Last weekend was my first trip to Mississippi. As we drove past Jefferson Davis' last home of Beauvoir, I happened upon what I thought was a huge traffic jam in Gulfport, Mississippi. The even stranger part was that tons of people were sitting in lawn chairs facing the street and watching the traffic, occasionally roused by noise and exhaust. Eventually I pulled down the window and asked what was going on. "It's Cruisin' the Coast! I'll tell you when to reve your engine!" was the reply. I kid you not. Read a meticulous account of the events at the Biloxi Sun Herald.
Before I left for the trip, I was told to count the number of times someone mentioned the Civil War. It was good advice. In addition to being called "the unfortunate disagreeent between the North and the South," I also heard "the Great War," "the War between the States," or just "The War."

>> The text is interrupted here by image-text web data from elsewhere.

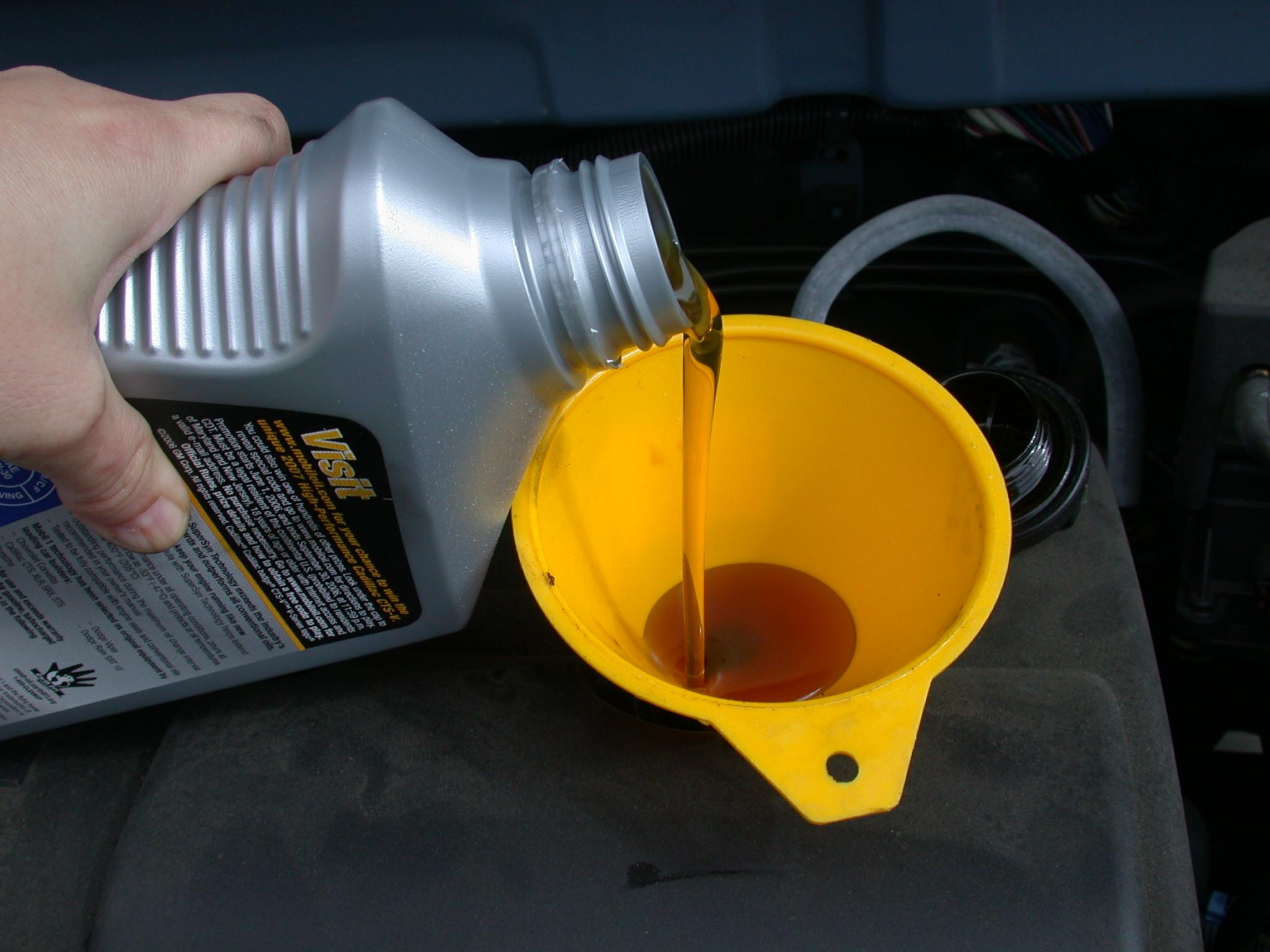 Neues Motoröl sauber einfüllen mit Trichter, ohne zu kleckern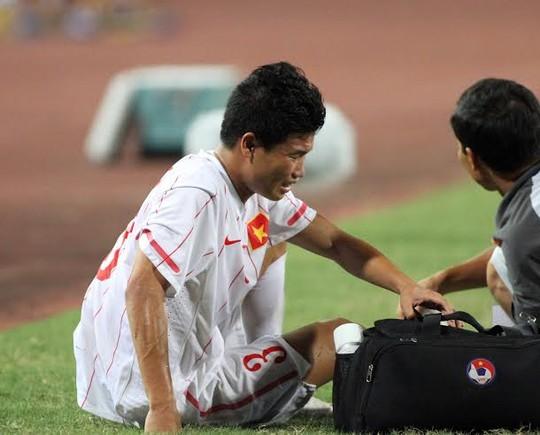 Cầu thủ U19 Việt Nam gục khóc, fan buồn rượi sau thất bại - Ảnh 3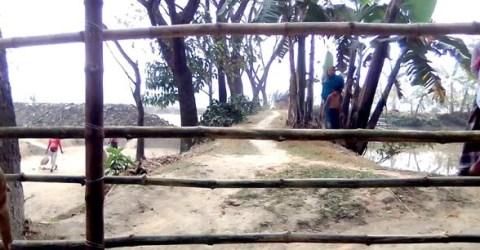 ধোবাউড়ায় পূর্ব শত্রুতার জেরে বাঁশের বেড়া দিয়ে রাস্তা বন্ধের অভিযোগ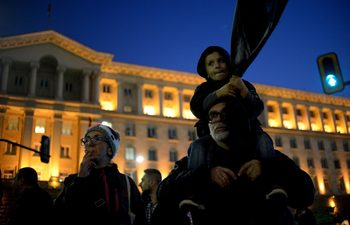 Протестиращите срещу Симеонов обмислят дали да не искат оставката и на Каракачанов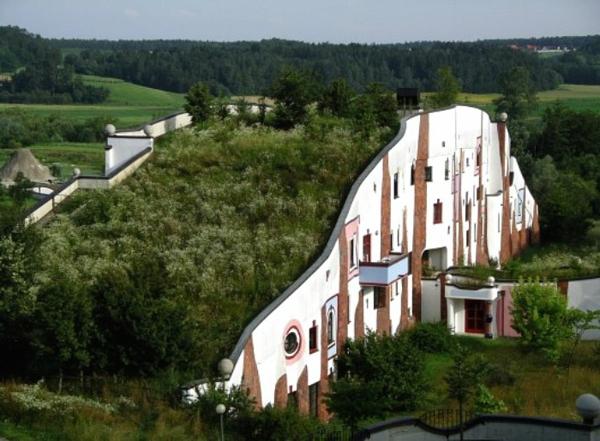 hundertwasser-architecture-resort-thermal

Most of these references were during my visit to Natchez, a small town that's known for its antebellum homes, several of which are kept in pristine order. The town used to be one of the wealthiest before the Civil War. It fell into a depression afterwards from which it's never fully recovered although tourism seems to be a new outlet. Mix tourism with a painful past and you hear references to "servants" as opposed to slaves and other euphemisms. My visit was during the Fall Pilgrimage when the homes are open to the public. Pilgrimage is a strange term which I never got around to figuring out. In the Spring Pilgrimage, there's a pageant, a local tradition since the 1930s, in which the King and Queen of the Pilgrimage dress in Civil War attire, the man in a Confederate uniform and a woman in a hoop-skirt dress.
To be fair, however, most of Jackson looked like any small town suburb...which is almost kind of sad in a way.